--- PROBLEM STATEMENT ---
Beginning with the line that contains "phylum: Chordata", copy each remaining line of the data below exactly.

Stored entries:
- - - -

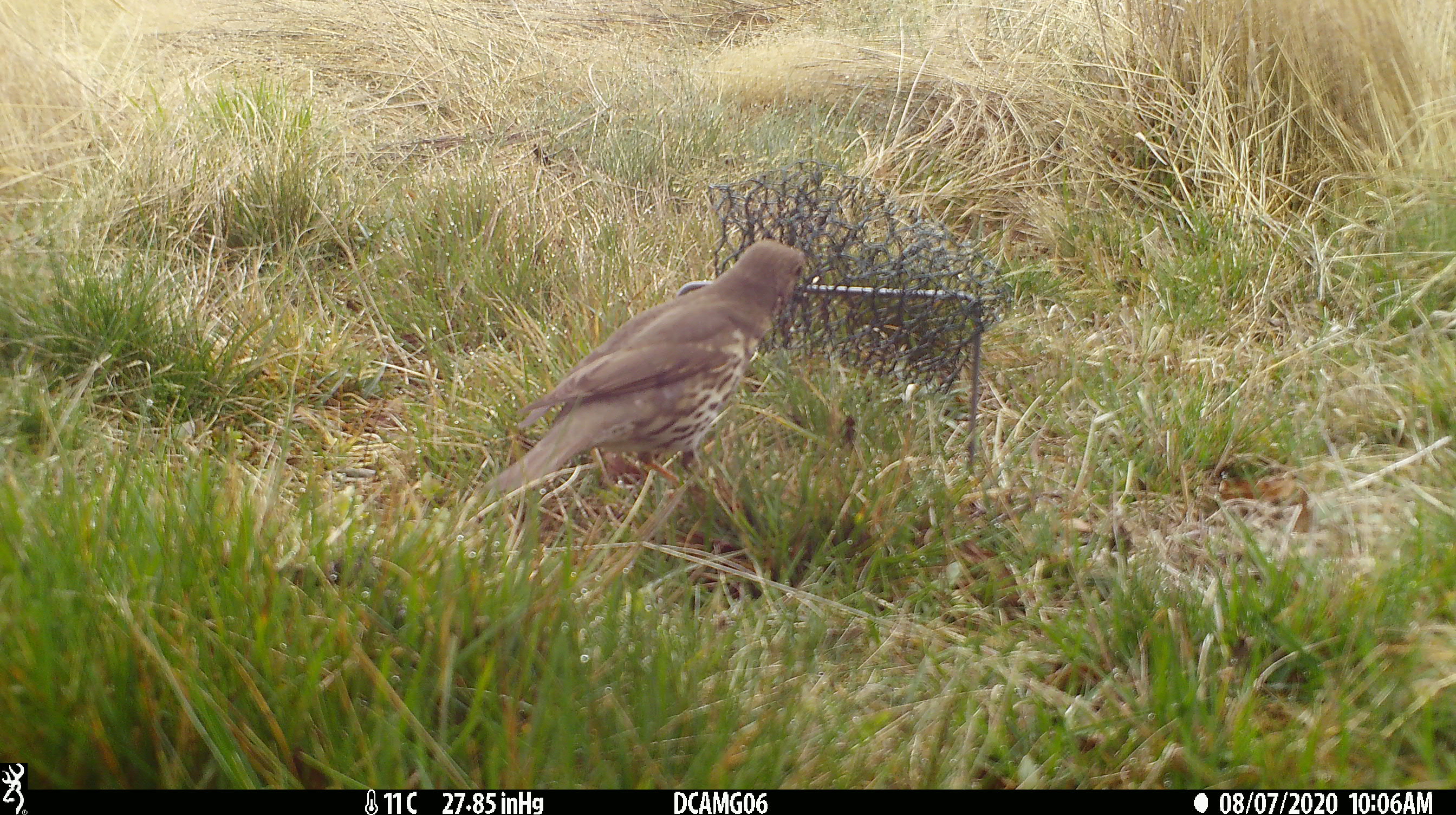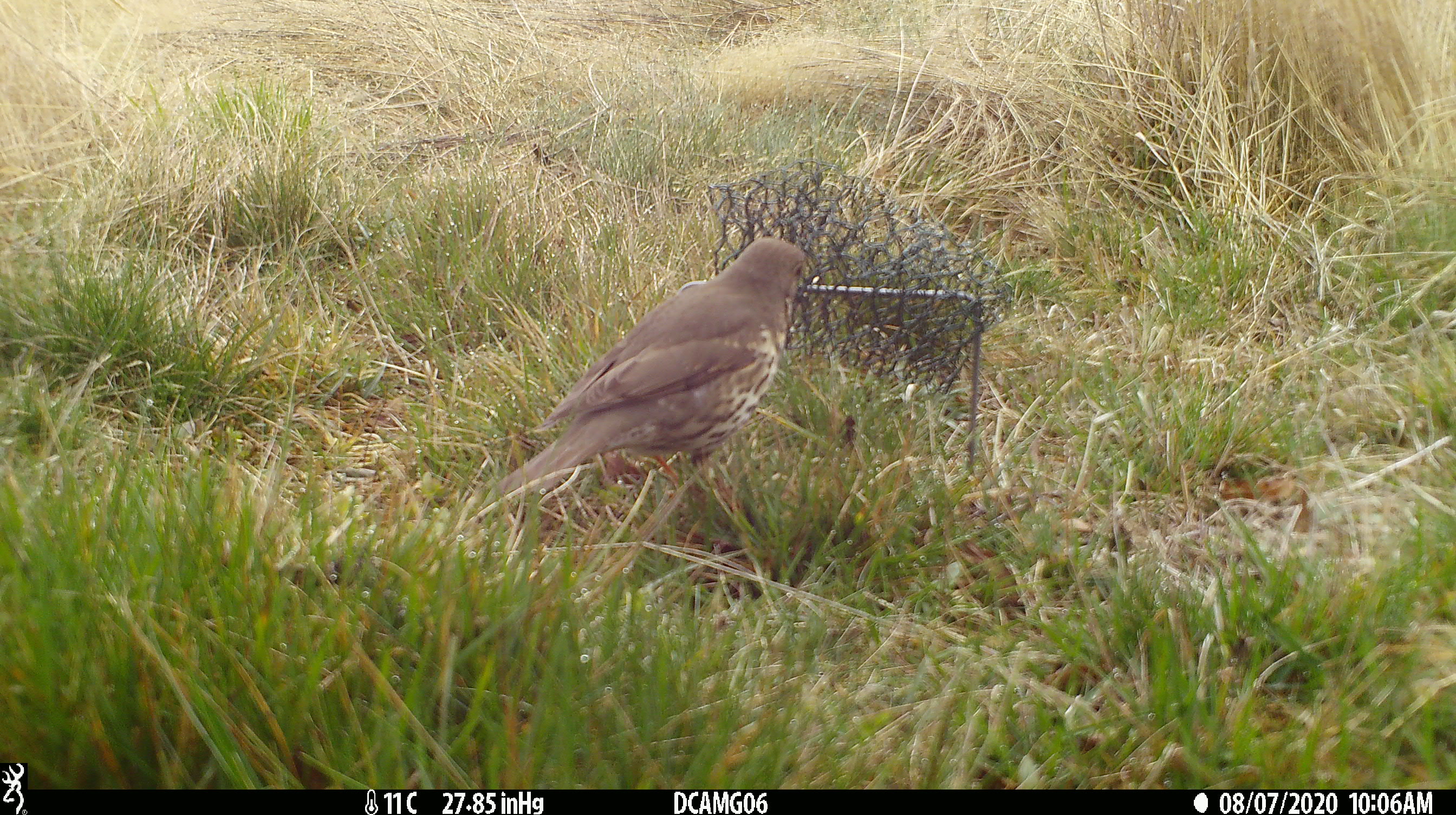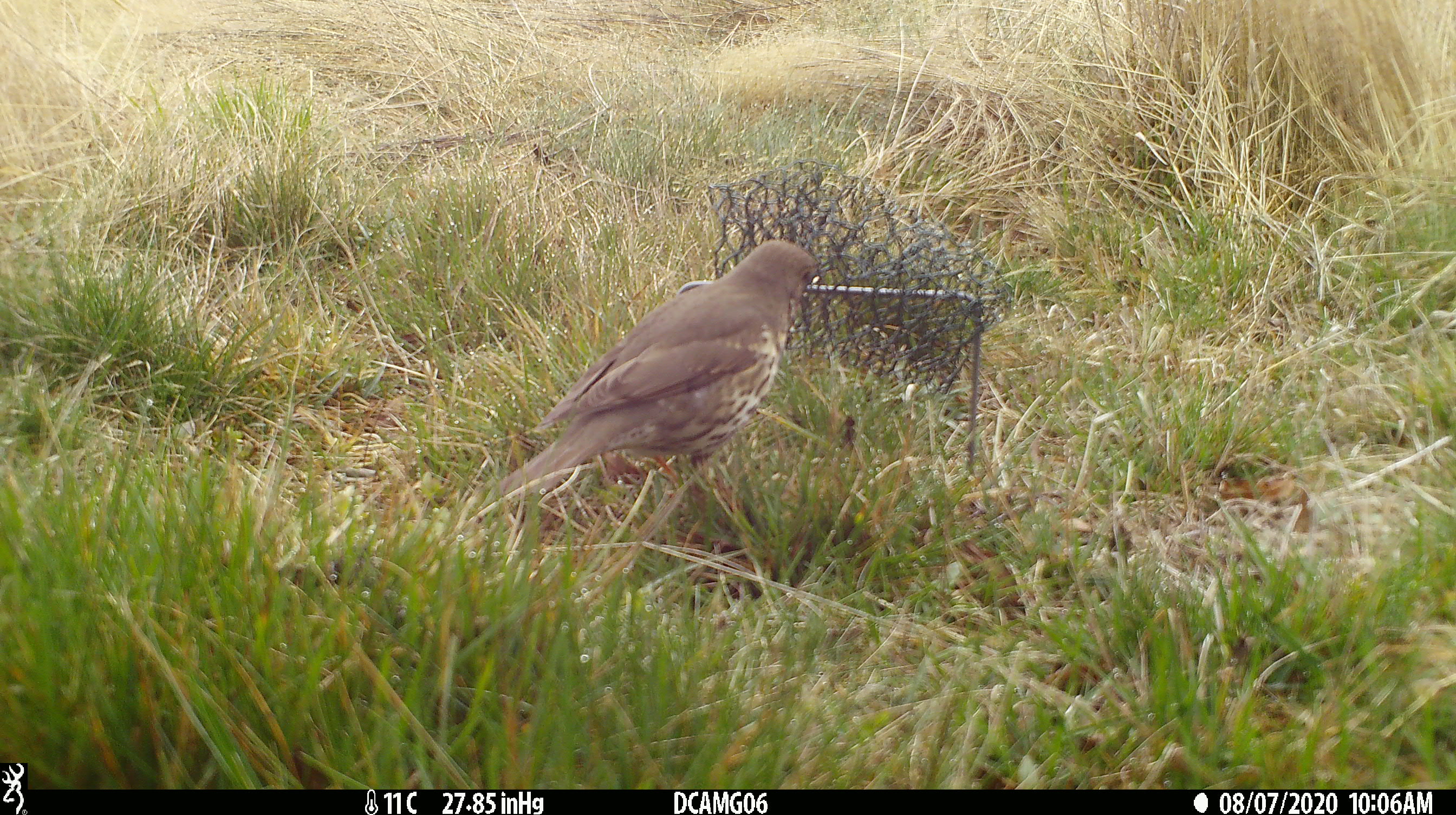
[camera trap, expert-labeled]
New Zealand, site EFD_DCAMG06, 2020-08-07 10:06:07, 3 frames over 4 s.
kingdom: Animalia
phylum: Chordata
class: Aves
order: Passeriformes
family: Turdidae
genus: Turdus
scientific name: Turdus philomelos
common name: song thrush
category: thrush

- - - -

--- TASK OUTPUT ---
phylum: Chordata
class: Aves
order: Passeriformes
family: Turdidae
genus: Turdus
scientific name: Turdus philomelos
common name: song thrush
category: thrush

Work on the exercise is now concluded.